SUPPLIED PASSAGE:
IN THE NATIONAL INDUSTRIAL COURT OF NIGERIA

IN THE PORT HARCOURT JUDICIAL DIVISION

HOLDEN AT PORT HARCOURT

 

BEFORE HIS LORDSHIP: HONOURABLE JUSTICE Z. M. BASHIR, PhD

 

DATED: 8TH DAY OF MAY, 2026                    SUIT NO: NICN/PHC/17/2014

 

BETWEEN

 

OGBOGBO CHIEDU PATRICK ------------------CLAIMANT/RESPONDENT

 

AND

 

UNITED BANK FOR AFRICA PLC. --------------DEFENDANT/APPLICANT

 

 

REPRESENTATIONS:

E.S. Jaja for the Claimant/Respondent.

E. Imegi with N.E. Oji for the Defendant/Applicant.

 

 

RULING

 

This ruling is in respect of an application brought before this Court by the Defendant/Applicant seeking an order staying the execution of the conditional stay of execution earlier granted by this Court on the 30th day of June, 2025 pending the hearing and determination of a motion filed at the Court of Appeal seeking variation of the said order.

 

The Claimant/Respondent commenced this suit via a General Form of Complaint filed on the 4th day of February, 2014 wherein he claimed against the Defendant/Applicant the following reliefs:

a.    A declaration that the termination of the Claimant’s employment with the Defendant via a letter of termination dated the 22nd day of January, 2014 is wrongful, illegal and amounts to a breach of the contract of employment between the parties.

 

b.    A declaration that the Defendant’s failure, refusal and neglect to release the findings of its disciplinary committee/investigation report, having concluded investigation/sitting since the 11th day of December, 2013 before terminating the Claimant’s employment on the 22nd day of January, 2014, thereby subjecting the Claimant to inhumane treatment, undue hardship, frustration, pain, inconvenience, untold discomfort, emotional and psychological trauma, is unlawful, inhuman and amounts to unlawful interference with the Claimant’s employment.

 

c.    A declaration that the Claimant is entitled to the sum of ?13,790,000.00 being monies allegedly owed to him by the Defendant in the course of his employment.

 

d.    A declaration that the Claimant is entitled to general damages for wrongful termination of employment, breach of contract, inhuman treatment, hardship, frustration, inconvenience and emotional trauma allegedly occasioned by the Defendant’s acts and omissions.

TASKS FOR THIS EXERCISE:
- 1) Transcribe the court ruling between "d.    A declaration" and "acts and omissions.", inclusive.
- 2) List every distinct calendar date that appears in the court ruling, in order of first appearance.

RECORDED INFORMATION:
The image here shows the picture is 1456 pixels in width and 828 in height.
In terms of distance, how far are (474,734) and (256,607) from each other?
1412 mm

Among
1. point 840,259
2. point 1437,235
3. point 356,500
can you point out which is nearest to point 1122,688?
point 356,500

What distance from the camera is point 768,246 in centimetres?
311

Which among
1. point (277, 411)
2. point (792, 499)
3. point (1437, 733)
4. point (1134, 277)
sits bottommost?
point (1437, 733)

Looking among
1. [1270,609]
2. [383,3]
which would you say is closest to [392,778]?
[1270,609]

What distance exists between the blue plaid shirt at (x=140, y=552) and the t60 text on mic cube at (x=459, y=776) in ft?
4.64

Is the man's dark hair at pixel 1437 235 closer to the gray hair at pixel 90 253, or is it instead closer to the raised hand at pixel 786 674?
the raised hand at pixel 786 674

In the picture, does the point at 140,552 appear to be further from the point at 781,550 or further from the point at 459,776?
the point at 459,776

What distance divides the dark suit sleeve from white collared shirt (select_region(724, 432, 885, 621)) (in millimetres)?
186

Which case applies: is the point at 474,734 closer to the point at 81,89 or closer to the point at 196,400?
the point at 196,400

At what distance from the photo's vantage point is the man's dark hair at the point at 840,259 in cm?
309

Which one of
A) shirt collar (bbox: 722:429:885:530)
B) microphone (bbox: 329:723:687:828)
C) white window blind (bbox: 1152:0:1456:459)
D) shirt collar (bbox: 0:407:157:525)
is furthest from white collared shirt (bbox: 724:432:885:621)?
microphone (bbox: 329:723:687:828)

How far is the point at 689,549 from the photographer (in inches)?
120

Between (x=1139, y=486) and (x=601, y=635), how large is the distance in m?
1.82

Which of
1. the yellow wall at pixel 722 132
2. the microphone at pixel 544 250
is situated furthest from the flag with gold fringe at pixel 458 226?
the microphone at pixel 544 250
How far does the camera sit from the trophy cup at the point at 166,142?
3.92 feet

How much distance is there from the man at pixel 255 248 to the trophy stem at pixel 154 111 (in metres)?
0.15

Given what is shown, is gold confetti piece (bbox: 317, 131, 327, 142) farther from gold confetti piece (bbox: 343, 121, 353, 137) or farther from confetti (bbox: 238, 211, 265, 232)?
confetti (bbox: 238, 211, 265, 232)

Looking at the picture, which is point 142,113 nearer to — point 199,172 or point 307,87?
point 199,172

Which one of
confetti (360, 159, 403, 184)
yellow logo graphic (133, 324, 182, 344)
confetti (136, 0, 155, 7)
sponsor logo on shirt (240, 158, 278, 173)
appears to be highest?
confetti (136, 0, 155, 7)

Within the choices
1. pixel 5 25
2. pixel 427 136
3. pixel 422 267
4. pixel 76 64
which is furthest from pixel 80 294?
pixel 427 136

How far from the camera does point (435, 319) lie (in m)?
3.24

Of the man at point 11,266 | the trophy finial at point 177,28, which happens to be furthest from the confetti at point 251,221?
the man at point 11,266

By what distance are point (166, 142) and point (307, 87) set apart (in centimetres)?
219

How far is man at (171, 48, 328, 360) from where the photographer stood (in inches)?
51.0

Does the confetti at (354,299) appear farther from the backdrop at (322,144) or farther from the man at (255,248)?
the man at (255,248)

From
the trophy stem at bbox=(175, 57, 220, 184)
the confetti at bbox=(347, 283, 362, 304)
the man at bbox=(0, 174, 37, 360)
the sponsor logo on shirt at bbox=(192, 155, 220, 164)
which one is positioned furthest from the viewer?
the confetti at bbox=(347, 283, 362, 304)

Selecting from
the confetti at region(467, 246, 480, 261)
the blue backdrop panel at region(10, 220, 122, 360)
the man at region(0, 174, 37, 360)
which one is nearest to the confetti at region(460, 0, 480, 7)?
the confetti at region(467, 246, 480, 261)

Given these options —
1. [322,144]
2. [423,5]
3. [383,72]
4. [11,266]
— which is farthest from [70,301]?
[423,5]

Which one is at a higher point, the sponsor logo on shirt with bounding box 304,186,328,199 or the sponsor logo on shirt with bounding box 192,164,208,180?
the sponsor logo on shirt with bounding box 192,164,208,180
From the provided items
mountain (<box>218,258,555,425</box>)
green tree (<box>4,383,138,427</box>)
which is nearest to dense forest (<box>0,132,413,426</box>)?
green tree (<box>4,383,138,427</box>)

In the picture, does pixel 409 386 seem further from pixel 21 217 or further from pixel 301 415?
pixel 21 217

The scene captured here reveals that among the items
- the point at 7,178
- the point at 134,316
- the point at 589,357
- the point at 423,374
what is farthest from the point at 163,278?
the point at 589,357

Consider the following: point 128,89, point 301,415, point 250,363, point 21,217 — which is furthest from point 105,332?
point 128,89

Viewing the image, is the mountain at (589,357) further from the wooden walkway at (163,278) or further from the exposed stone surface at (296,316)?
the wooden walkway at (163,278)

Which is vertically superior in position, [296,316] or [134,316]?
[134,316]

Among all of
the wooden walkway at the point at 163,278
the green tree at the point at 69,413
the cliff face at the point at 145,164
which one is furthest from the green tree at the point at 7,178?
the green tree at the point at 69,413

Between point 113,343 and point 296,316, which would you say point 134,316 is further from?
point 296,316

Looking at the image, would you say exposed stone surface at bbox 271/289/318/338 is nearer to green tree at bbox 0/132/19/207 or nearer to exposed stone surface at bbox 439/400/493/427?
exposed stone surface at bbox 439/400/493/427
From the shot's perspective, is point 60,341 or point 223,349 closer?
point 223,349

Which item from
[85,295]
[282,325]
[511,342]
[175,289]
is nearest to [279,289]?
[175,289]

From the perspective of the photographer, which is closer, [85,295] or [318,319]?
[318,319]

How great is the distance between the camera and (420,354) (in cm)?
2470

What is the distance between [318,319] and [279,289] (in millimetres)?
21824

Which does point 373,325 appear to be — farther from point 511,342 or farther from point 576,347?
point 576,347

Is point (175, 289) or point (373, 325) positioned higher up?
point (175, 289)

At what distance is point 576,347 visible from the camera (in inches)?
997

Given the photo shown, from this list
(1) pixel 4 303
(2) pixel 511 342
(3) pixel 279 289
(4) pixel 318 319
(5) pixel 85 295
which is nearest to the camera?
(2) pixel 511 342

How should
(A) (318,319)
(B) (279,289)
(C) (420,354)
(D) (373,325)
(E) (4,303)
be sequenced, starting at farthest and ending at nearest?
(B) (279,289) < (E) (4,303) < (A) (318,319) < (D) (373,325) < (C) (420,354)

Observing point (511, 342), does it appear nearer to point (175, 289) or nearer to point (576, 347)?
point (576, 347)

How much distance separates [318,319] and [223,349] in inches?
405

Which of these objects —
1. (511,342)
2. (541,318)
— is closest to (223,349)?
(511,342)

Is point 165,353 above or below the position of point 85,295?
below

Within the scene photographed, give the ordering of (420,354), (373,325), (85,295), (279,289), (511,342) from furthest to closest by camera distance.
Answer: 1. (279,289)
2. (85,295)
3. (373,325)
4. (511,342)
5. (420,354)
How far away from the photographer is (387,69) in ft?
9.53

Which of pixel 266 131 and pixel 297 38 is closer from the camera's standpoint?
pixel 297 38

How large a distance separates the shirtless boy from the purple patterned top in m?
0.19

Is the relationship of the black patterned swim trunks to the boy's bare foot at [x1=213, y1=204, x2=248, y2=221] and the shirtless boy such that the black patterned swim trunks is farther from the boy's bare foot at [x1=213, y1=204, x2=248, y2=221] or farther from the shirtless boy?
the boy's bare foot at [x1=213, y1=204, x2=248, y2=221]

RESULTS IN ORDER:
- 1)
d.    A declaration that the Claimant is entitled to general damages for wrongful termination of employment, breach of contract, inhuman treatment, hardship, frustration, inconvenience and emotional trauma allegedly occasioned by the Defendant’s acts and omissions.

- 2)
- 8th May, 2026
- 30th June, 2025
- 4th February, 2014
- 22nd January, 2014
- 11th December, 2013